* _DOCUMENT PASSAGE_:
━━━━━━

EDITOR'S NOTE: This monthly column about the issue of homosexuality by various authors is a partnership between Baptist Press and the Southern Baptist Convention Task Force on Ministry to Homosexuals.
January 29, 2014
June 14, 2012
January 11, 2012
December 1, 2011
October 14, 2011
August 29, 2011
June 30, 2010
October 7, 2009
July 23, 2008
May 30, 2008
MIDLAND, Texas (BP)--Midland, Texas, home to Stonegate Fellowship Church, is in the middle of the West Texas desert. It is a dry and dusty place, the landscape dotted by oil wells and conspicuously absent of any natural body of water.
Yet this spring, Midland once again became a refuge and oasis for 65 couples hailing from 20 states, Canada and the Philippines, each in search of hope, sustenance and refreshment for their marriages.
In April Stonegate Fellowship hosted its third annual Marriages and Mentors Conference and over three days lived out its mission to see lives changed by Jesus Christ. The conference is an initiative of Stonegate's Cross Power Ministries (CPM), a ministry to people impacted by homosexuality.
To our knowledge, the CPM Marriage Conference is the only marriage conference in the world specifically focused on marriages where one or both spouses struggle with same-sex attraction, but where the couple desires to work through their issues and save their marriage.
Couples attending this unique conference are invited to bring a "mentor" couple with them. Mentor couples are simply friends who are walking with the struggling couple through their issues. Stonegate works throughout the weekend to educate and equip the mentors on how to best help their struggling friends.
The conference attendance has grown phenomenally -- from 13 couples in its first year to 65 couples this year. Of those 65 couples, 52 were couples impacted by homosexuality and 13 were mentor couples.
Stonegate goes to great effort and expense to make the conference accessible to everyone. Participants pay for travel and lodging, but the conference itself is free and includes all meals. Stonegate covers travel and lodging costs for mentor couples.
Over 80 Stonegate members volunteered over the course of the weekend, in areas ranging from transportation to small group facilitation to hospitality to snack preparation. The hospitality and love extended by Stonegate may well be the most important part of the weekend. Many of these couples come from churches where they do not feel safe sharing their struggle, and many have been hurt in churches where they have shared their struggle.
The people of Stonegate truly love these couples and love hosting this conference. They see them as incredibly brave and shining examples of real people who are going against the culture and fighting for holiness in the midst of trying circumstances and deep struggles.

━━━━━━

* _GIVEN INFORMATION_:
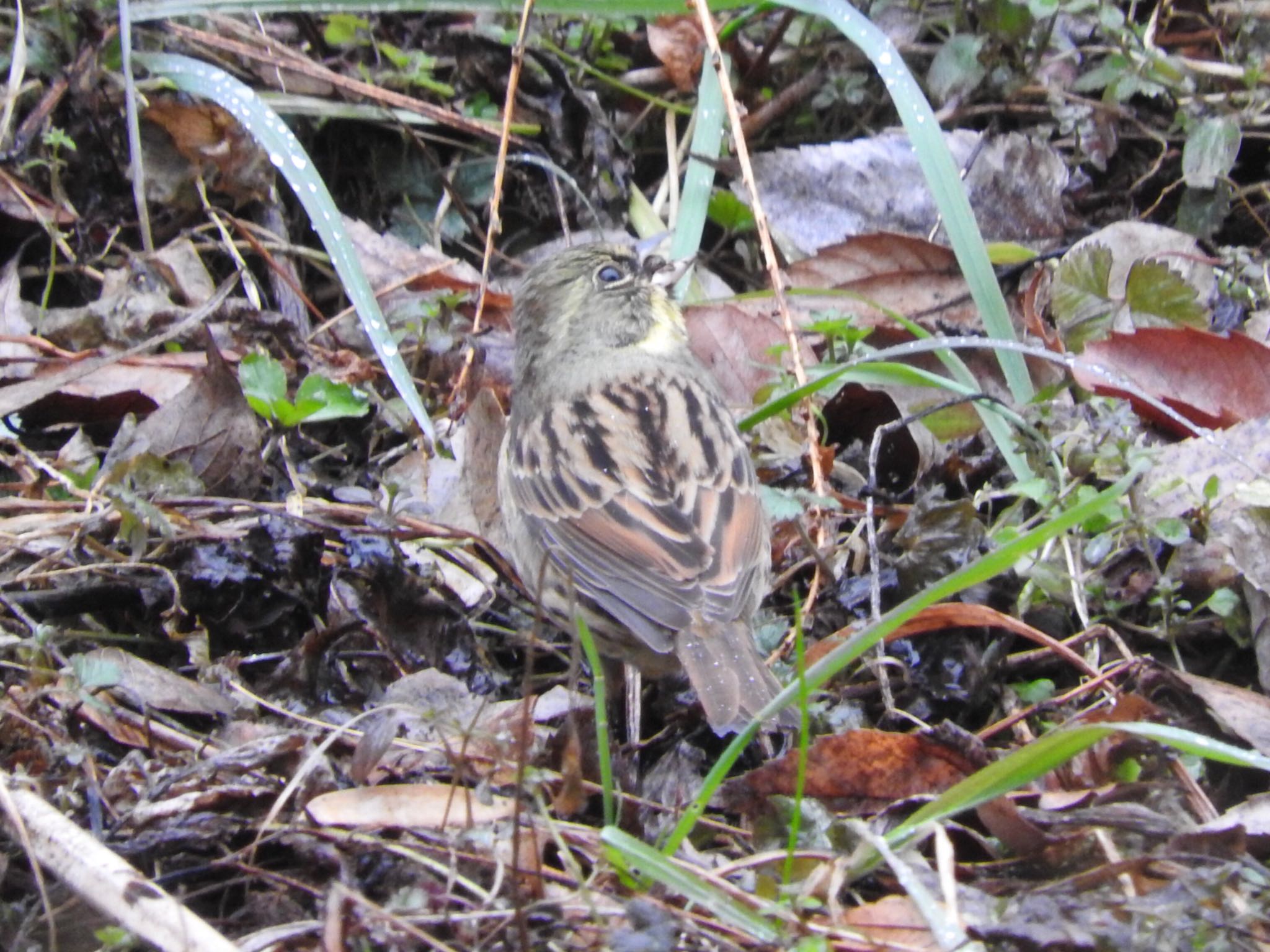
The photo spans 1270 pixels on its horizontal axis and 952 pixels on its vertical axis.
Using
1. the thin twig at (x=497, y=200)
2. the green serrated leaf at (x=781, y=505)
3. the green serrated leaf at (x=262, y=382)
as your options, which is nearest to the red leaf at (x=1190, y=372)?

━━━━━━

* _BRIEF 1_: In the article about the Marriages and Mentors Conference, how many Stonegate members volunteered over the weekend?
* _BRIEF 2_: Extend the article about the Marriages and Mentors Conference from its last sentence.
The listing is not needed here.

* _ANSWER SECTION 1_: Over 80

* _ANSWER SECTION 2_:
The Stonegate volunteers are in many ways as impacted by the conference as the attendees. Patrick Payton, Stonegate's senior pastor, describes the CPM Marriage Conference is one of his favorite church events: "I love nothing more than talking to a group of people who are completely aware of their brokenness and desperate for Jesus to transform their lives."
One participant shared afterward that coming to a Southern Baptist Church for a conference dealing with marriage and same-sex attraction conjured up nothing but unpleasant thoughts. "I was sure it would be hurtful at worst, and a waste of time at best," she said. "The church had been a condemning and hurtful place in my experience. But Stonegate poured oil into those wounds and let me see the church as it needs to be. My heart was overwhelmed and I cried many tears. You knew my name, you wore a band with my name on it around your wrist, you looked me in the eye, you did not hide your children from me, and you loved me in ways that broke my hardened heart. For the first time in my walk with Christ, I felt safe in church."
She went on to say that while she came to the conference planning divorce, she left with a decision that her marriage was not negotiable, and recommitted to allowing God to work in her and to restore their relationship.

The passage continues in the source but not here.